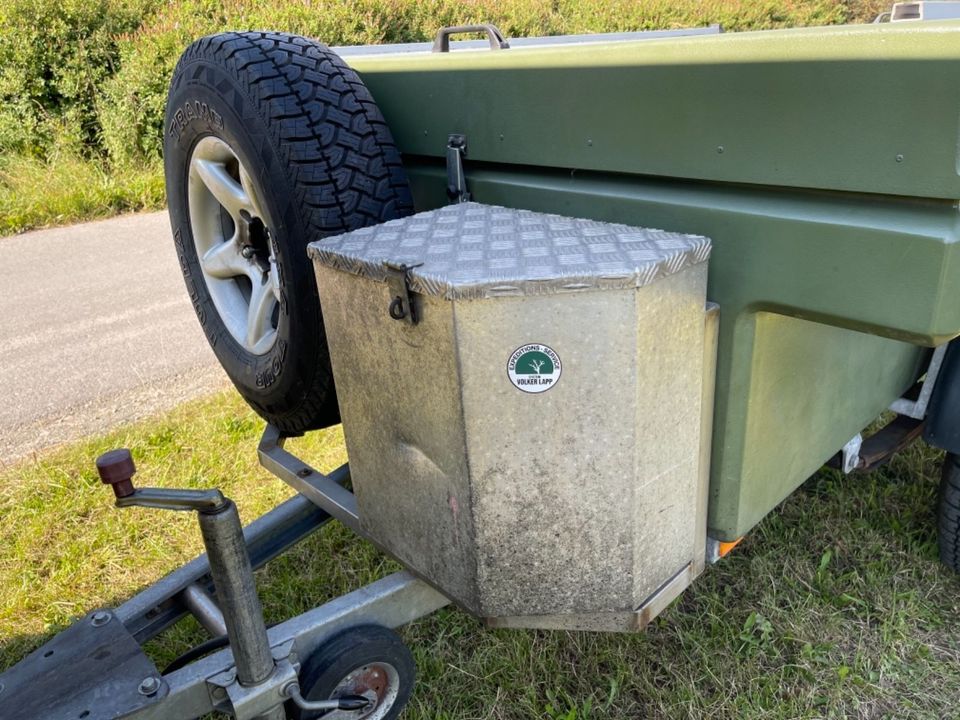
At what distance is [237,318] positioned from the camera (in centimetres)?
252

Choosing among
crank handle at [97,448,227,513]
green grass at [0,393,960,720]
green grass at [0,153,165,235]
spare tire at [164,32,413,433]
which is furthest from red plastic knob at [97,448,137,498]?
green grass at [0,153,165,235]

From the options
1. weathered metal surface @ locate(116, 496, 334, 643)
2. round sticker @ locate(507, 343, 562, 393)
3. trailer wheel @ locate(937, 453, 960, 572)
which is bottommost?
trailer wheel @ locate(937, 453, 960, 572)

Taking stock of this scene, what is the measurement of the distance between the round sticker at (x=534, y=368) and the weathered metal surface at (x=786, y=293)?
38 cm

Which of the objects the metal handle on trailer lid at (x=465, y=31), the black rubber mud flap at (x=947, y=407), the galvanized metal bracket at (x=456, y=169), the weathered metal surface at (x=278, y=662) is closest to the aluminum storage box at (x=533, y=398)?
the weathered metal surface at (x=278, y=662)

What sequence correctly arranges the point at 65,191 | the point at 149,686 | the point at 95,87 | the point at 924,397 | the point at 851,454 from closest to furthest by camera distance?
1. the point at 149,686
2. the point at 851,454
3. the point at 924,397
4. the point at 65,191
5. the point at 95,87

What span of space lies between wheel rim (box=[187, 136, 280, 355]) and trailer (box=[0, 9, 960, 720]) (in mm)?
107

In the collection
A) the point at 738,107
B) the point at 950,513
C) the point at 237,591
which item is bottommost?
the point at 950,513

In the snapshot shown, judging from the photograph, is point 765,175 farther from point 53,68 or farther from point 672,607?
point 53,68

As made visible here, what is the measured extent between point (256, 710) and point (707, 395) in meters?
1.09

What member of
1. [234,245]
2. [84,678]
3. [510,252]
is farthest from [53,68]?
[510,252]

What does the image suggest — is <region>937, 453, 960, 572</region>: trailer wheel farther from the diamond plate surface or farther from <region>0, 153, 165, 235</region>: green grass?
<region>0, 153, 165, 235</region>: green grass

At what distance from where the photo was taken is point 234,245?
237 centimetres

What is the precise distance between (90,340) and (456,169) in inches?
134

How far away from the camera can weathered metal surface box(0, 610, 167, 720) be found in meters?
1.58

##############################

## To do
Rewrite the data from the line with "How far away" through the end of the data, both included, as a Markdown table with columns headed "No." and "Text". Put a row number under "No." and the line under "Text", and leave out any blank lines.

## The result
| No. | Text |
|---|---|
| 1 | How far away from the camera can weathered metal surface box(0, 610, 167, 720) be found in meters? |
| 2 | 1.58 |